Each new robot represents the loss of 1.6 manufacturing jobs on average.

Robots are estimated to replace about 20 million manufacturing jobs by 2030, according to a new report.

The global stock of industrial robots has more than doubled since 2010, and the rise of robots has already had a "profound effect" on industrial employment around the world, according to a report released Wednesday by Oxford Economics, a global forecasting and quantitative analysis firm.

Each new robot introduced into the workforce displaces 1.6 manufacturing workers on average, the reports states.

China is leading the rest of the world, installing one of every three new robots that comes into the job force, according to the report.

Robots are steadily gaining traction in specific segments of the service economy, such as baggage handling at airports and loading inventory in warehouses.

Lower-skilled regions are at most risk from automation and could see twice as many manufacturing job losses.
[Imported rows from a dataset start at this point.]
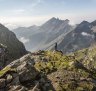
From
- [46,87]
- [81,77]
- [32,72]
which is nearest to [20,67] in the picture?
[32,72]

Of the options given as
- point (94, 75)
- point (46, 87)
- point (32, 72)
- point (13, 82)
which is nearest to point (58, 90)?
point (46, 87)

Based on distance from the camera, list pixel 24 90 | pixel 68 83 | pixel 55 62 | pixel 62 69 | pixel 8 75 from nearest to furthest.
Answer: pixel 24 90, pixel 8 75, pixel 68 83, pixel 62 69, pixel 55 62

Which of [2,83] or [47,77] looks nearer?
[2,83]

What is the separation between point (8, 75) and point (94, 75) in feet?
77.7

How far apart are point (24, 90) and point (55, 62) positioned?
22.1 m

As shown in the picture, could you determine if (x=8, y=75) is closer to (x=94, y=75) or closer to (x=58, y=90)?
(x=58, y=90)

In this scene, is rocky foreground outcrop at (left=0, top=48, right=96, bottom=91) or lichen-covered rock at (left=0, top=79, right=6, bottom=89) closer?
lichen-covered rock at (left=0, top=79, right=6, bottom=89)

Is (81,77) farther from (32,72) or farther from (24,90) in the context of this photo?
(24,90)

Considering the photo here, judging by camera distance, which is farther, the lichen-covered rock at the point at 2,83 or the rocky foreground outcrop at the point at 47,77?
the rocky foreground outcrop at the point at 47,77

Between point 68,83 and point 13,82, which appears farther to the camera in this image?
point 68,83

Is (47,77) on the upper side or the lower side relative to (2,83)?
lower

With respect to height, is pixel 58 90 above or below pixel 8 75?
below

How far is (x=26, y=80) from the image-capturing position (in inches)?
2046

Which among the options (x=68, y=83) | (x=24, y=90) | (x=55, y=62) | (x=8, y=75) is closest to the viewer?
(x=24, y=90)
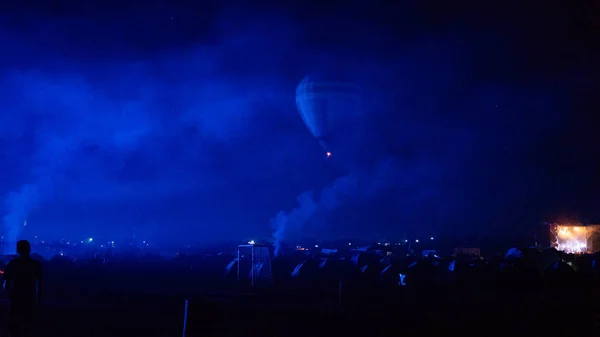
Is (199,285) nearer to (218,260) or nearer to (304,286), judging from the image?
(304,286)

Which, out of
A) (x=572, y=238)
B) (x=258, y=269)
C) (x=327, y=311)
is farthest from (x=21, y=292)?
(x=572, y=238)

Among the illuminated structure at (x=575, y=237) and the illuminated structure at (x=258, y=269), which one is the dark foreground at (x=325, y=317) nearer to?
the illuminated structure at (x=258, y=269)

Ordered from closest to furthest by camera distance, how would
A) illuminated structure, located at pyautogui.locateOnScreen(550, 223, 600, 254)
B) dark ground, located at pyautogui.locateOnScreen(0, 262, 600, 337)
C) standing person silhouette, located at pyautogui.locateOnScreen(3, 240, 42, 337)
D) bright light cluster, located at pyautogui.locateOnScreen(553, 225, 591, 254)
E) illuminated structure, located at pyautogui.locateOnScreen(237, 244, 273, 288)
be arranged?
standing person silhouette, located at pyautogui.locateOnScreen(3, 240, 42, 337) < dark ground, located at pyautogui.locateOnScreen(0, 262, 600, 337) < illuminated structure, located at pyautogui.locateOnScreen(237, 244, 273, 288) < illuminated structure, located at pyautogui.locateOnScreen(550, 223, 600, 254) < bright light cluster, located at pyautogui.locateOnScreen(553, 225, 591, 254)

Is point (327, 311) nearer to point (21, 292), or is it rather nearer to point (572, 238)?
point (21, 292)

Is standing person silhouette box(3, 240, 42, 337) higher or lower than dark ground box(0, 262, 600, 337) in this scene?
higher

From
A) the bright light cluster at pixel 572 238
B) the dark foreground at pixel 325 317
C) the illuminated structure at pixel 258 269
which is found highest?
the bright light cluster at pixel 572 238

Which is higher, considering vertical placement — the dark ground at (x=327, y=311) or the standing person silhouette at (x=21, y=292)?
the standing person silhouette at (x=21, y=292)

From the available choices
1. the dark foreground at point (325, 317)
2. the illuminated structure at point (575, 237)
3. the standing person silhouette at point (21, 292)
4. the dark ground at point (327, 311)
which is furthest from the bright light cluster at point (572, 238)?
the standing person silhouette at point (21, 292)

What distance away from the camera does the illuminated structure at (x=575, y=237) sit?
58594 mm

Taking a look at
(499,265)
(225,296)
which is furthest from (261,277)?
(499,265)

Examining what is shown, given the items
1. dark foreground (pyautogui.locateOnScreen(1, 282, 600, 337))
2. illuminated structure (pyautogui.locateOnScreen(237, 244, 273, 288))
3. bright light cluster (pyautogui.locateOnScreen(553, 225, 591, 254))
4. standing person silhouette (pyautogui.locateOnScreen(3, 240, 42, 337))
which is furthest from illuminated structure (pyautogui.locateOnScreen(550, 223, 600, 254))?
standing person silhouette (pyautogui.locateOnScreen(3, 240, 42, 337))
This could lead to growing levels of economic inequality, according to the analysis. The authors of the report cautioned that policy-makers will need to mitigate the risks of automation on employment.

However, the report states that fears surrounding "global job destruction generated by robots" appear exaggerated because its study, based on the current wave of robotization, tends to boost productivity and economic growth and generates new employment opportunities at a rate comparable to the rate of job destruction.

A 30% rise in robot installations by 2030 would create $5 trillion in additional global GDP that year, according to the report.

While jobs warehouse work are in "imminent danger," other positions in less structured environments "will likely be carried out by humans for decades to come," the report states.

"It will be difficult for machines to replace humans in service sector occupations that demand compassion, creativity, and social intelligence," according to the analysis. "Physical therapists, dog trainers, and social workers are likely to remain secure in their jobs."